Sport in Schools: Competition, Domination, and Alternatives

Key Concepts

  • Athletic clubs offer non-competitive environments where students can develop skills under a coach, promoting health without the negative pressures of sports.
  • Activities suggested: dancing, diving, orienteering, biking, Tai Chi.
  • Core question: whether sports should exist in schools given their potential harm to social, physical, and cognitive development; schools should prepare students for lives of possibility, not sacrifice integrity for a few athletes.

Athletic Clubs as Alternatives

  • Athletic clubs separate from competition can foster health benefits and personal growth without the mind/body harms attributed to traditional sports.

Etymology and Concept of Competition

  • Competition derives from Latin competere: "to seek together" — originally about cooperating to help others reach their best as well as one's own.
  • True competition implies mutual support, empathy, and fairness.
  • Modern sports often center domination rather than cooperative striving.

Domination and Its Consequences

  • When the goal is domination, players feel compelled to control others, leading to fighting, cheating, ridiculing, and taunting.
  • The culture of domination can normalize violence and aggressive behaviors in and around sports.
  • A losing team may attempt to intimidate the opposition rather than focus on fair competition.

Violence and School Viability

  • Violence against student athletes by teammates, coaches, or competitors occurs regularly in sports.
  • If school activities (e.g., chess, scholastic bowls) were as violent, they would be removed for violating the school's mission.
  • The prevalence of domination in sports is socially problematic for developing democratic citizens.

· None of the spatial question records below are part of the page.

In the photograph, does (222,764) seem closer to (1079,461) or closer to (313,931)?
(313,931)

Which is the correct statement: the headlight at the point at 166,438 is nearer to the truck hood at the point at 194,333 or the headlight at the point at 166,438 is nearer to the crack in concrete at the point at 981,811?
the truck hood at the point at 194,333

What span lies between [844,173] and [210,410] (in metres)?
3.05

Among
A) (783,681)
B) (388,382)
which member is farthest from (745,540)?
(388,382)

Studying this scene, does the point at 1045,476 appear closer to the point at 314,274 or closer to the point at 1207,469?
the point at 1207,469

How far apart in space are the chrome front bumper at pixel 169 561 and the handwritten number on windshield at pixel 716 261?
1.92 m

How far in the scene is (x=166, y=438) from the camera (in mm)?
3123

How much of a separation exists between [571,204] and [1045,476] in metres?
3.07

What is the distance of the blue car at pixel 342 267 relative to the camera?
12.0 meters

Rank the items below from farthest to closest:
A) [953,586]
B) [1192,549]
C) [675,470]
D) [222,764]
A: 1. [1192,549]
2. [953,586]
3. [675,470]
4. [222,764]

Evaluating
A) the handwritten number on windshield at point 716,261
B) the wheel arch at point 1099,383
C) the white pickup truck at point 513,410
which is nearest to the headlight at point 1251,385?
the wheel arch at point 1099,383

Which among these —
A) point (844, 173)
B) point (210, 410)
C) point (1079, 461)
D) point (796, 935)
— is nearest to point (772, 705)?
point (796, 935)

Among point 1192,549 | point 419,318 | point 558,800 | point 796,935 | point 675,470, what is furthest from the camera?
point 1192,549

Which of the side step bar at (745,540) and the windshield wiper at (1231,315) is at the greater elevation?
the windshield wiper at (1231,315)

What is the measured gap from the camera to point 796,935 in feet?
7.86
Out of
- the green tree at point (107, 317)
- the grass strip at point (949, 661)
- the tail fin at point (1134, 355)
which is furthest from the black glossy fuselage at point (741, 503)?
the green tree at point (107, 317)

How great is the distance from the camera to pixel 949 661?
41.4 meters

Call to Action: Rethinking Competitive Sports

  • The overgrowth and normative dominance of sports in youth development is problematic and socially irresponsible.
  • Competitive sports should be removed from schools to allow critical reflection on the nature of sport.

Takeaway for Quick Recap

  • Reframe athletic engagement in schools toward health, skill-building, and well-being through non-competitive clubs.
  • Question and critically examine the role and impact of competition in shaping behavior and development.